After looking up the "lizarov fixture" on the web I found your site. My wife and I would like to thank you for putting up such a great page, which I'm sure will become home for me over the next few months. Any advise, from a pro, would greatly be appreciated.

Thanks again,

Michael R. Phillips


Part Two

Hey Slim,

On Monday the 8th of November the ilizarov fixator was installed on my leg. It was a three and a half hour procedure under general anesthesia.
Depending on what the Dr. would find once inside the infected area determined what he would do with my right leg. After getting inside the leg, the Dr. found that he could remove all of the 3"-4" "infected area" of tibia bone and still leave the far side of the bone wall intact.
Doing this allowed him to keep the proper bone length and spacing on the infected leg. This also meant that I would not have to do any bone stretching. The ilizarov fixator was installed to keep the thin bone wall from breaking while we treat the area with antibiotic beads for the next three weeks. I will then have to undergo a second surgery.
In this surgery the Dr. will remove a mid section of the fibula bone from the same leg and relocate it to the gap in the tibia, that was left from the first surgery.
He will then have a plastic surgeon perform a skin graft, taking skin from my back, to close the wounds on my leg. This will be necessary due to all the tissue scaring from the previous seven surgeries on my leg in the past.

As for the ilizarov fixator I now know what it feels like to wear one. I have a total of five pins and three wires in my leg at various locations.
I was released from the hospital on Wednesday the 10th of November and I got to find out just how bumpy a ride in a car felt. It was not easy getting into the car much less finding a position that was comfortable for the ride home.
I eventually ended up in the back seat propped up against the left rear door and my "good" left leg on the floor board and my right leg with fixator on the seat stretched out. It was such an uncomfortable ride that I was complaining quite loudly.
I was sure at some point my wife was going to pull over and tell me to get out and drive myself. We eventually made it home and I was so happy that ride was over.
It felt good to be home.

I'll keep you informed as things progress here on this end.

See Ya,

Michael R. Phillips
P.S. You are right N5SDF is a HAM call sign. Got my ticket back in 1990 and am semi active on 2m and 10m. Still working on code to get my speed up to General class or better.

[There you go, all you radio Hams out there, keep an ear open for Michael on 10 or 2 metres. I reckon that the Ilizarov frame would probably load up a treat on 2 metres, though it wouldn't do the leg too much good!! Slim]


Part Three

OK GANG,

Here are the pictures of my lovely leg!

To be honest they are not pretty!

View at your own discretion..............

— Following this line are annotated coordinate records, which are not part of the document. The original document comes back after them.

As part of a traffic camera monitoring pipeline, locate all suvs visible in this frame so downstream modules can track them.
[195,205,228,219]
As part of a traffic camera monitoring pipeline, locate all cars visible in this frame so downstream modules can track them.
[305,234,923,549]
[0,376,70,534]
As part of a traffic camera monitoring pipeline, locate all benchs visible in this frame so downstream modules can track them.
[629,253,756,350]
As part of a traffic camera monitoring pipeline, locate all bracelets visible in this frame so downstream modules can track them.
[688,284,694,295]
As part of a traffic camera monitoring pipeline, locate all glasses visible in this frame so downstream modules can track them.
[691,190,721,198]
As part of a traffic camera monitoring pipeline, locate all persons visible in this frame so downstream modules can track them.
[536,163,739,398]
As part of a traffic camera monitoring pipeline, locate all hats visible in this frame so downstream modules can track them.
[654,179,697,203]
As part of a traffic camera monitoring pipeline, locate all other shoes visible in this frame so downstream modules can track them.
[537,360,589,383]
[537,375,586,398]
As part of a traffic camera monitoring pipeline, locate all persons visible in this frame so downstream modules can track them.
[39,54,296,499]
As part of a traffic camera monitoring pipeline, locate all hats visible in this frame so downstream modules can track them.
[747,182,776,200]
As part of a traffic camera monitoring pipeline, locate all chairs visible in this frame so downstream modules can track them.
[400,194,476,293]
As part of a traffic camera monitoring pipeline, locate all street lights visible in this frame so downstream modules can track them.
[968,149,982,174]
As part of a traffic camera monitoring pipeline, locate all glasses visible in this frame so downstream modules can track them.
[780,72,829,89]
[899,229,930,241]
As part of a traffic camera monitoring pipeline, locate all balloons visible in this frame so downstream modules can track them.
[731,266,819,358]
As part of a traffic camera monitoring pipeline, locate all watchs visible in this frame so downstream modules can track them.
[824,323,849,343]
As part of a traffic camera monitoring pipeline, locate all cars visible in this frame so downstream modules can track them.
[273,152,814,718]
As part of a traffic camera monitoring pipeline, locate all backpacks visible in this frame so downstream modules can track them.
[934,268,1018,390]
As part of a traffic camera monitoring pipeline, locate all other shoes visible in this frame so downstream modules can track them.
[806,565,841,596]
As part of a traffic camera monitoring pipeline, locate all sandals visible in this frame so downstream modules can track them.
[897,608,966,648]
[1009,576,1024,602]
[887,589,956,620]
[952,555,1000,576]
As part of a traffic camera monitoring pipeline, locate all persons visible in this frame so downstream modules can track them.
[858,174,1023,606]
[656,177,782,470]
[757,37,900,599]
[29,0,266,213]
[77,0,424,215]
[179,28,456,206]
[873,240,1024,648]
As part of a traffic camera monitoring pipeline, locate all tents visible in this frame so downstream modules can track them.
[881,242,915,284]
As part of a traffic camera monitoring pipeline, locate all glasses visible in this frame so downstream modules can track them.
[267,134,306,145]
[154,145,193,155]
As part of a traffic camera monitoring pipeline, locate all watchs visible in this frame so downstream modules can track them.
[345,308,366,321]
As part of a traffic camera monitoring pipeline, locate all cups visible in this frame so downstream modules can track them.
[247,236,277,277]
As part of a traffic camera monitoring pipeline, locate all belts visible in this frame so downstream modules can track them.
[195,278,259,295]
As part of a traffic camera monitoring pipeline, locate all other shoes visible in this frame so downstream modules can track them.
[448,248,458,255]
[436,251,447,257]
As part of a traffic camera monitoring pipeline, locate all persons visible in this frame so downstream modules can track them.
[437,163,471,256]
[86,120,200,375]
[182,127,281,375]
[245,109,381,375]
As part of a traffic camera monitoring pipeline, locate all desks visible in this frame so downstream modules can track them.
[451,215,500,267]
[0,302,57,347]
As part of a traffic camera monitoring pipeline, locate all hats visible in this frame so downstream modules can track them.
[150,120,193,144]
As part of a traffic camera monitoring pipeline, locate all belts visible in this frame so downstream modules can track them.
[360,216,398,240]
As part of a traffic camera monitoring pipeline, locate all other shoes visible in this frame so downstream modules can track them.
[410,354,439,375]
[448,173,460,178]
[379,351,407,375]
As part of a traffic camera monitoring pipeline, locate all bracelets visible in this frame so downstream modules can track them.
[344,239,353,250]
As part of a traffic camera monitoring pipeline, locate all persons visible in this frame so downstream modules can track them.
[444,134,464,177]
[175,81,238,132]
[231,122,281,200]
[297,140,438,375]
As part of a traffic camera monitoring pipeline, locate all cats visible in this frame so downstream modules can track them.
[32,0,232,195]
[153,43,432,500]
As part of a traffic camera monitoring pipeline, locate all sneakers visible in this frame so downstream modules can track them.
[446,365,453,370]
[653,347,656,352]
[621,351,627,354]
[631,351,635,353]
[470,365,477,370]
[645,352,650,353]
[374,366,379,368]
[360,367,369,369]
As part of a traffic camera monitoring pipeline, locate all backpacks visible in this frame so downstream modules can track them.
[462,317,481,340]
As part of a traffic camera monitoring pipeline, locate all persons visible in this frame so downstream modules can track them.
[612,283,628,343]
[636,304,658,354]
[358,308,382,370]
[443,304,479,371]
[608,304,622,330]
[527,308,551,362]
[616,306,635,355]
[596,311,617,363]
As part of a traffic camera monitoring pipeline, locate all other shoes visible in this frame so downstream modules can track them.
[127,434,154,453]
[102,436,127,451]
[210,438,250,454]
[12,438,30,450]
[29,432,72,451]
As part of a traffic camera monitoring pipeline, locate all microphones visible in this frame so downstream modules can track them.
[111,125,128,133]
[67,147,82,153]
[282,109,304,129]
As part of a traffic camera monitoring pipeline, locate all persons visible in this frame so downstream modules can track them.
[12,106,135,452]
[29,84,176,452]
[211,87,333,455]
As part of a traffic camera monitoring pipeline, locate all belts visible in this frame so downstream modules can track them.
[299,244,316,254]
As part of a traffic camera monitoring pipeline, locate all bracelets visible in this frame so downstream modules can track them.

Here is the picture prior to surgery.....

Michael's leg prior to Ilizarov surgery
Very ugly leg, no?
I think it looks really good - SLIM

The next shots are after the surgery

Michael's frame, front view Michael's frame, view down the leg
Michael's frame, view of foot plate Michael's frame, another view down the leg
Michael's frame, side view down the leg

Well like I said they are not pretty! Thought you'd like to see what a mess I'm in!

I will have to go for surgery in three weeks to relocate the fibula leg bone to replace the bone that was removed from the area seen in above picture that has the stitches showing in it.

Not looking forward to it at all. Already in enough pain as it is.

See ya,

Michael Phillips


Thanks to Michael for all this info and pictures, I will update the site as Michael's story goes on and the e-mails come in.